The Obama Administration's hostility to religion, and its determination to have the government be the be-all and end-all to individual citizens, must be resisted. The Bishops are suing the U.S. government, and therefore Mike Huckabee (a Baptist) rightly says, "We're all Catholics now."
In her article, "Why the Bishops are Suing the U.S. Government," Mary Ann Glendon writes:
[...]More is at stake here than the mission of all churches, including the Catholic Church, to provide social services like health care and education to everyone regardless of creed, and to do so without compromising their beliefs. At the deepest level, we are witnessing an attack on the institutions of civil society that are essential to limited government and are important buffers between the citizen and the all-powerful state.
If religious providers of education, health care and social services are closed down or forced to become tools of administration policy, the government consolidates a monopoly over those essential services. As Cardinal Timothy Dolan, president of the U.S. Conference of Catholic Bishops, put it, we are witnessing an effort to reduce religion to a private activity. "Never before," he said, "have we faced this kind of challenge to our ability to engage in the public square as people of faith."

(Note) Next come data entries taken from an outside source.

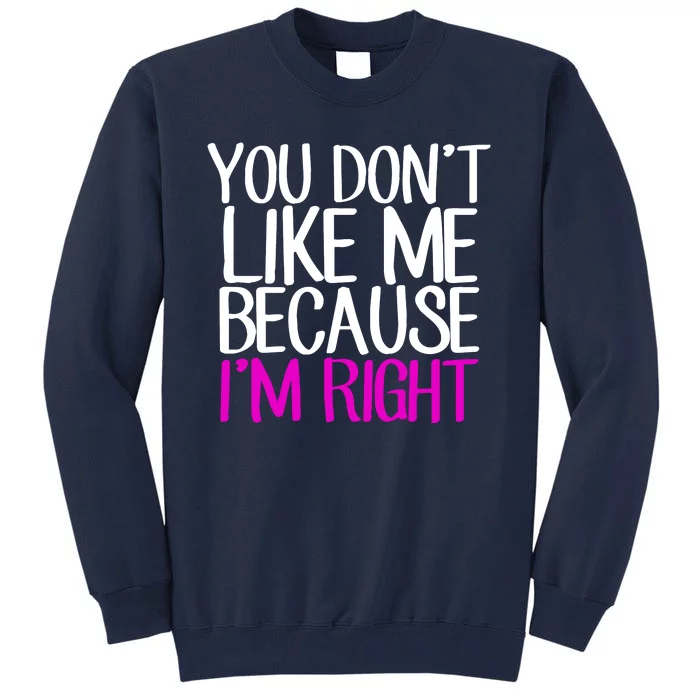 You Don't Like Me Because I'm Right Tall Sweatshirt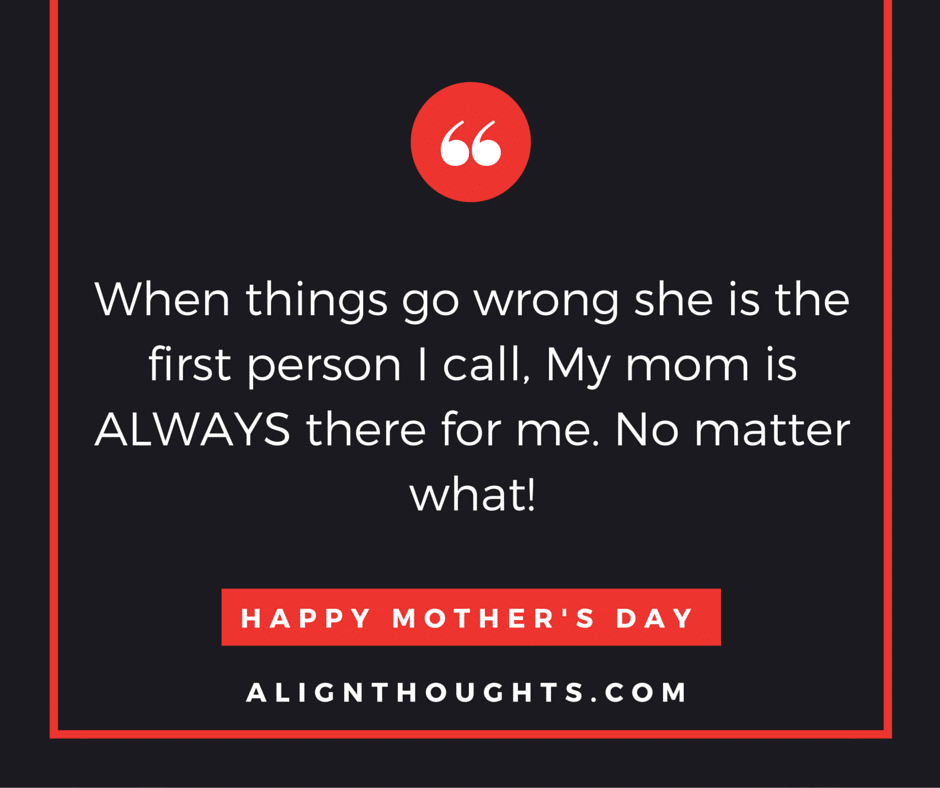 alignthoughts-mother's-day-quotes-Mother's love is eternal (7)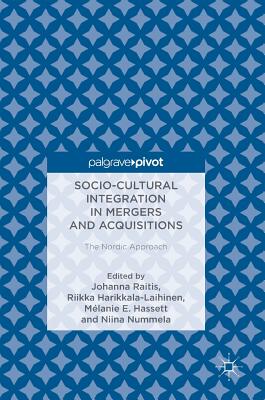 Socio-cultural Integration in Mergers and Acquisitions: The Nordic Approach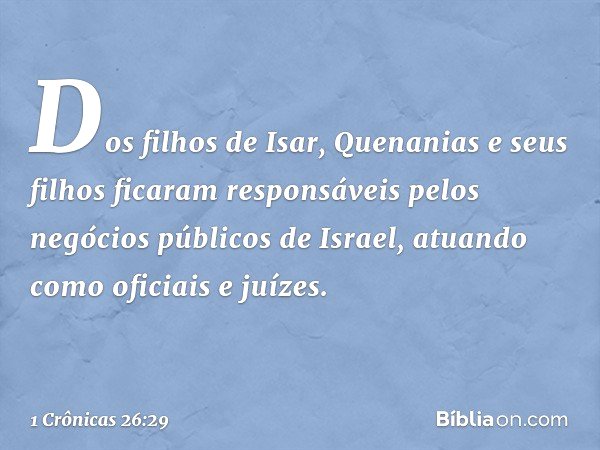 Dos filhos de Isar, Quenanias e seus filhos ficaram responsáveis pelos negócios públicos de Israel, atuando como oficiais e juízes. -- 1 Crônicas 26:29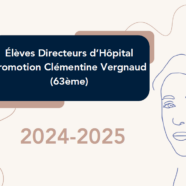 Affectation des EDH 64 (promotion Clémentine Vergnaud) | Calendrier et infos clés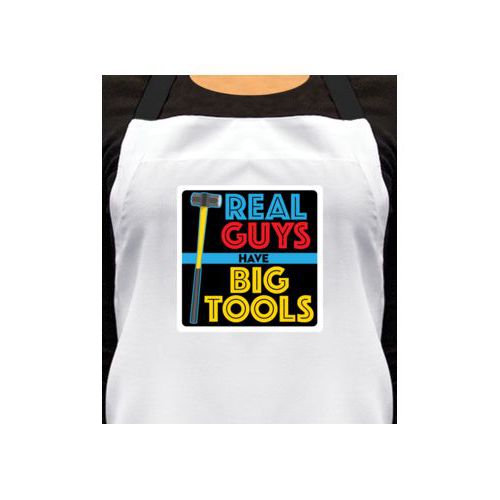 Personalized apron personalized with the saying "Real guys have big tools"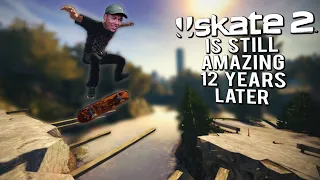 SKATE 2 IS STILL AMAZING 12 YEARS LATER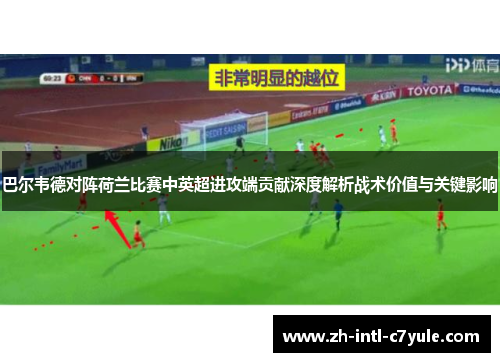 巴尔韦德对阵荷兰比赛中英超进攻端贡献深度解析战术价值与关键影响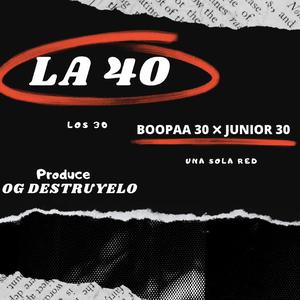 LA 40 (feat. BOOPAA30 & JUNIOR 30)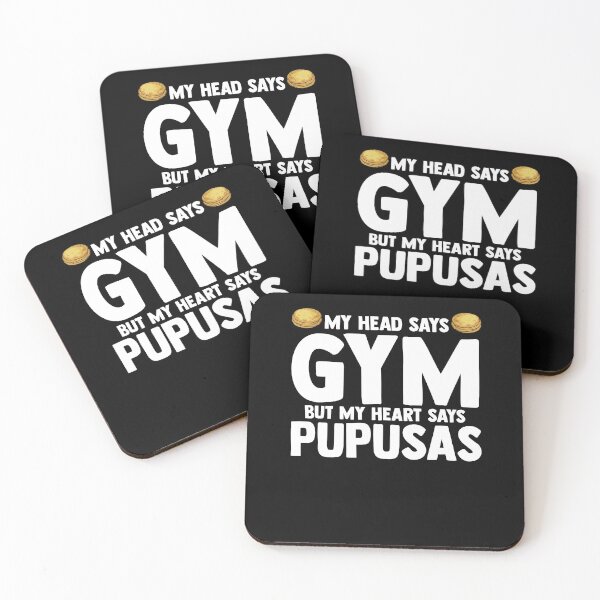 Item preview, My Head Says Gym But My Heart Says Pupusas El Salvador designed and sold by Nessshirts.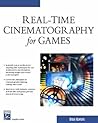 Real-Time Cinematography For Games (Game Development Series) Real-Time Cinematography For Games (Game Development Series)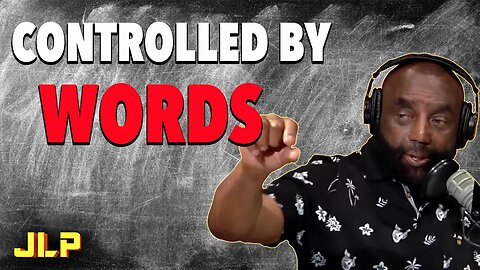 Controlling you with fake words...keeping you angry with false ideas | JLP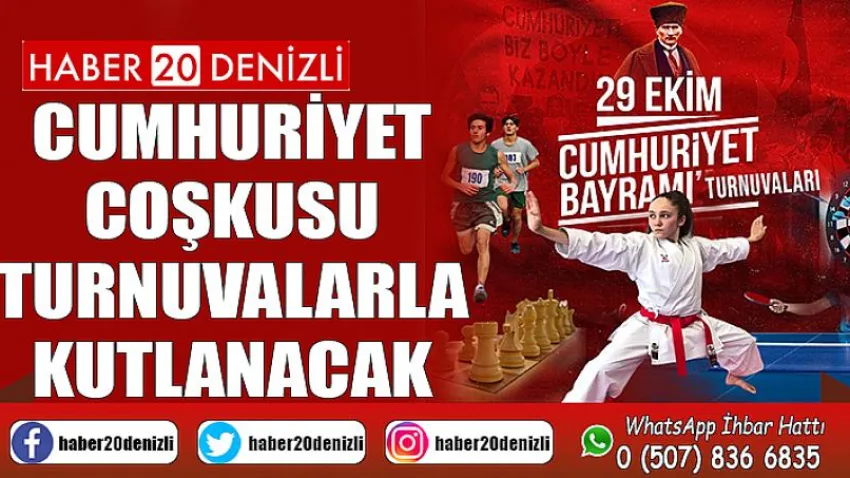 Cumhuriyet coşkusu turnuvalarla kutlanacak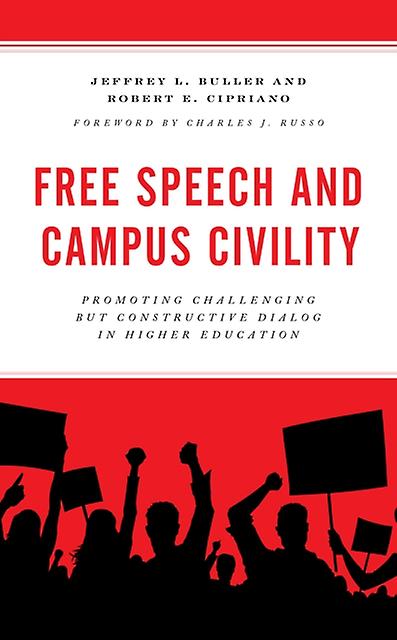 Free Speech And Campus Civility by Robert E. Cipriano Hardback Book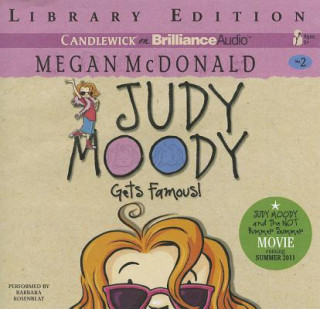 Audio Judy Moody Gets Famous! Megan McDonald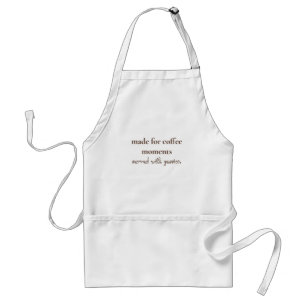 Made For Coffee Moments Served Passion Standard Apron
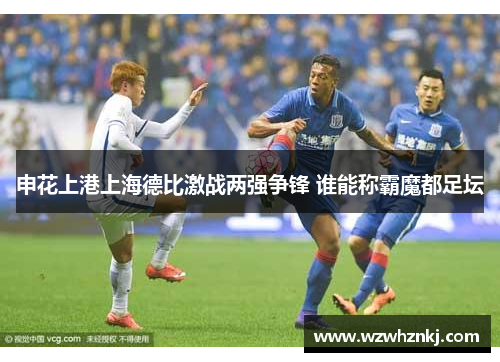 申花上港上海德比激战两强争锋 谁能称霸魔都足坛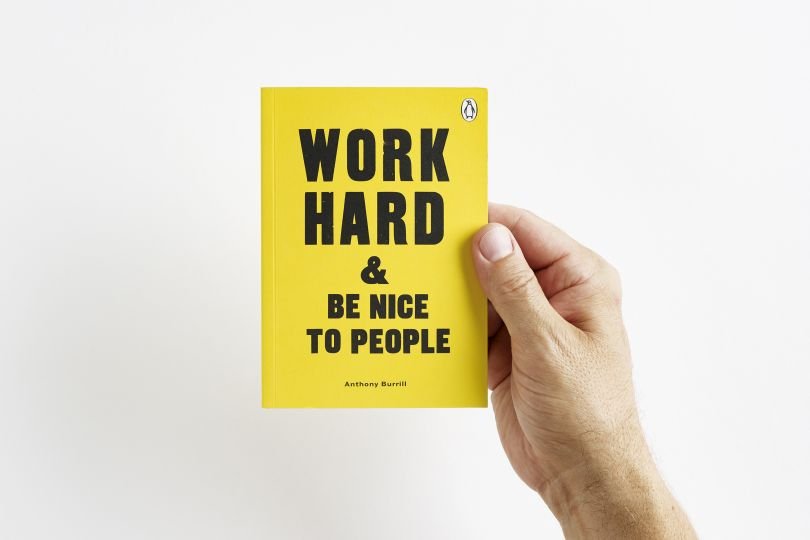 Work Hard & Be Nice To People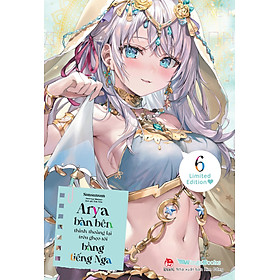 Arya Bàn Bên Thỉnh Thoảng Lại Trêu Ghẹo Tôi Bằng Tiếng Nga – Tập 6 (Bản Phổ Thông - Bản boxset giới hạn limited)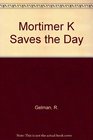 Mortimer K Saves the Day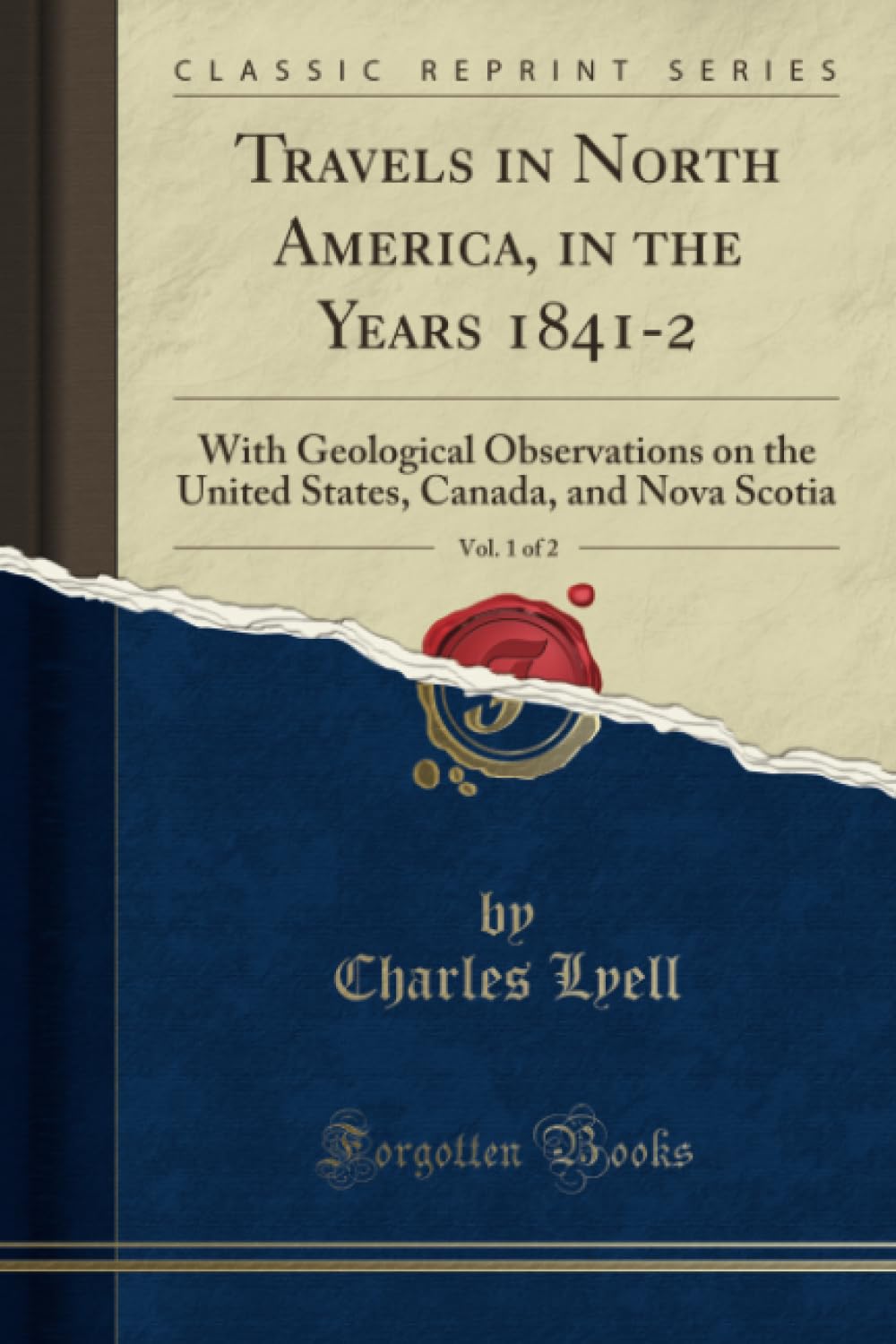 Travels in North America, in the Years 1841-2, Vol. 1 of 2 (Classic Reprint): With Geological Observations on the United States, Canada, and Nova ... Canada, and Nova Scotia (Classic Reprint)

With this week's lawsuits, the bishops join a growing army of other plaintiffs around the country, Catholic and non-Catholic, who are asking the courts to repel an unprecedented governmental assault on the ability of religious persons and groups to practice their religion without being forced to violate their deepest moral convictions.
Religious freedom is subject to necessary limitations in the interests of public health and safety. The HHS regulations do not fall into that category. The world has gotten along fine without this mandate—the services in question are widely and cheaply available, and most employers will provide coverage for them.
But if the regulations are not reversed, they threaten to demote religious liberty from its prominent place among this country's most cherished freedoms. That is why Cardinal Dolan told CBS's "Face the Nation" on April 8: "We didn't ask for this fight, but we won't back away from it."
Mary Ann Glendon is professor at Harvard Law School.